→ **WORK ITEM**:
Go through the data and copy each line where the word "Zealand" shows up.

= = = =

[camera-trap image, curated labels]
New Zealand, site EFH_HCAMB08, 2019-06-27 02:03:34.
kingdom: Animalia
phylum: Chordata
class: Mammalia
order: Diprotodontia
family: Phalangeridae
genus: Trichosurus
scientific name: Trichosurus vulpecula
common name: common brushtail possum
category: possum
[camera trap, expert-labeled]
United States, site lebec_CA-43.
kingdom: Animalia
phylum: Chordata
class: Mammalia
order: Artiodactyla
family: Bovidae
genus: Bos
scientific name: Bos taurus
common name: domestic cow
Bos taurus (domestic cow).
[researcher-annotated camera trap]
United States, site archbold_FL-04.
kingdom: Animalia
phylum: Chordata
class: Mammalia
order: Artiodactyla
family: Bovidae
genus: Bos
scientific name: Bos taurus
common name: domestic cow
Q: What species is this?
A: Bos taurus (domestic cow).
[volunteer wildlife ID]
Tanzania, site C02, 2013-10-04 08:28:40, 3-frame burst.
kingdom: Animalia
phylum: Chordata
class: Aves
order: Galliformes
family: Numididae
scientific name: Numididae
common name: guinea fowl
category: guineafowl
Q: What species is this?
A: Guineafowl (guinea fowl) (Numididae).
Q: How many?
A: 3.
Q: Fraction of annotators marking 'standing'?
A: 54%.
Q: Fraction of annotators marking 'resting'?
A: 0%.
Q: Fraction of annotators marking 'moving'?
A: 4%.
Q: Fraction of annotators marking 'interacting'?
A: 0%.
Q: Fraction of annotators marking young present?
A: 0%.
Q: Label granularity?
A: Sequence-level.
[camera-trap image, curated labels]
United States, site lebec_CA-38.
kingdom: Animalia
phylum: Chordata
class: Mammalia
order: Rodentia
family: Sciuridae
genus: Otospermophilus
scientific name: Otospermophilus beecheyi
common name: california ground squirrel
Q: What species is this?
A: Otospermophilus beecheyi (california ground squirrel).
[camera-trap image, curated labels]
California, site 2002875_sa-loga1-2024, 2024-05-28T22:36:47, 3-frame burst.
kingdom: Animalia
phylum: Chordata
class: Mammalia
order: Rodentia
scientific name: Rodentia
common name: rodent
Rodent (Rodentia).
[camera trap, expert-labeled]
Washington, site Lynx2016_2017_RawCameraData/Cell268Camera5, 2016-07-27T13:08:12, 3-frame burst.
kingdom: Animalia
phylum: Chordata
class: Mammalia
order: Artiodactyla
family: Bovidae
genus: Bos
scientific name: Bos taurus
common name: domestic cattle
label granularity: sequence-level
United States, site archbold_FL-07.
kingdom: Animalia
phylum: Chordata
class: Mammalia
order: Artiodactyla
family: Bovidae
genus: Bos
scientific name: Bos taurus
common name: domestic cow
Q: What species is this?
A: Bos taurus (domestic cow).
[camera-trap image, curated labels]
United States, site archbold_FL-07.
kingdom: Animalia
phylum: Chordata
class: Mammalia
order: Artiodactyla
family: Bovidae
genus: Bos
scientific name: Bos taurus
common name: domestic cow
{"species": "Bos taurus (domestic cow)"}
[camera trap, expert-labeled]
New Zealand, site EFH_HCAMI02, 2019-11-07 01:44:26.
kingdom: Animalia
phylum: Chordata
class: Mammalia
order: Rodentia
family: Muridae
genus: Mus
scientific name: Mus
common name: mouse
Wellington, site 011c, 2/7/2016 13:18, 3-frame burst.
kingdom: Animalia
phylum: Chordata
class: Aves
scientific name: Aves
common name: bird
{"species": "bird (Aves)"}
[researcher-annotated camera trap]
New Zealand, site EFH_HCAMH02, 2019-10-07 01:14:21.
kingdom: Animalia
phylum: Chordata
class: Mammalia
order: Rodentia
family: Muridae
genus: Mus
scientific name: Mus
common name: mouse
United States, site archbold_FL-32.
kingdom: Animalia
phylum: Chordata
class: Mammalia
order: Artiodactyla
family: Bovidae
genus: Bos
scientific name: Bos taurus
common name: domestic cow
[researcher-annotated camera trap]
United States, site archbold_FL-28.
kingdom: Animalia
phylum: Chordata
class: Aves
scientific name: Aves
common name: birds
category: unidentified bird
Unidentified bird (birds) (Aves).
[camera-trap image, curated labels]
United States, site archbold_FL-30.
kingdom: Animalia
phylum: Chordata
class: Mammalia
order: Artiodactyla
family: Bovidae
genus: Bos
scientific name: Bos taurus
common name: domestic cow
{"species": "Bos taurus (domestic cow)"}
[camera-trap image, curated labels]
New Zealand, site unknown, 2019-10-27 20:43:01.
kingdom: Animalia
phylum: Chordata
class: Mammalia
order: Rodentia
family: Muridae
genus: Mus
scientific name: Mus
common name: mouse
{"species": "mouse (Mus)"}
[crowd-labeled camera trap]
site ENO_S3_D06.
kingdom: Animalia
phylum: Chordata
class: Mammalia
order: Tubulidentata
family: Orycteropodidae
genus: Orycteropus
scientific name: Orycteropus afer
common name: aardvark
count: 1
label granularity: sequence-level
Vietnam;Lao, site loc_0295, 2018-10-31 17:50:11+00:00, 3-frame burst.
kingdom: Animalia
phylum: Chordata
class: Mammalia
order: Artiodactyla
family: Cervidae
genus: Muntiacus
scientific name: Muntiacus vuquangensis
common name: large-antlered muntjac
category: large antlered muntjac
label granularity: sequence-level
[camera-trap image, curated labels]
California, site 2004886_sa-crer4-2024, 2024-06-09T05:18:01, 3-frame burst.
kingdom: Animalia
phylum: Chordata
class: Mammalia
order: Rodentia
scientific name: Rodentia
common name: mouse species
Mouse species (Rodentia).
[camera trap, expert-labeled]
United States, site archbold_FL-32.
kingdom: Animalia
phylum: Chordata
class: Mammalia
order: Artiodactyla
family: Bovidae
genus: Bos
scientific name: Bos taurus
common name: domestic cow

= = = =

→ **WRITTEN RESPONSE**:
New Zealand, site EFH_HCAMB08, 2019-06-27 02:03:34.
New Zealand, site EFH_HCAMI02, 2019-11-07 01:44:26.
New Zealand, site EFH_HCAMH02, 2019-10-07 01:14:21.
New Zealand, site unknown, 2019-10-27 20:43:01.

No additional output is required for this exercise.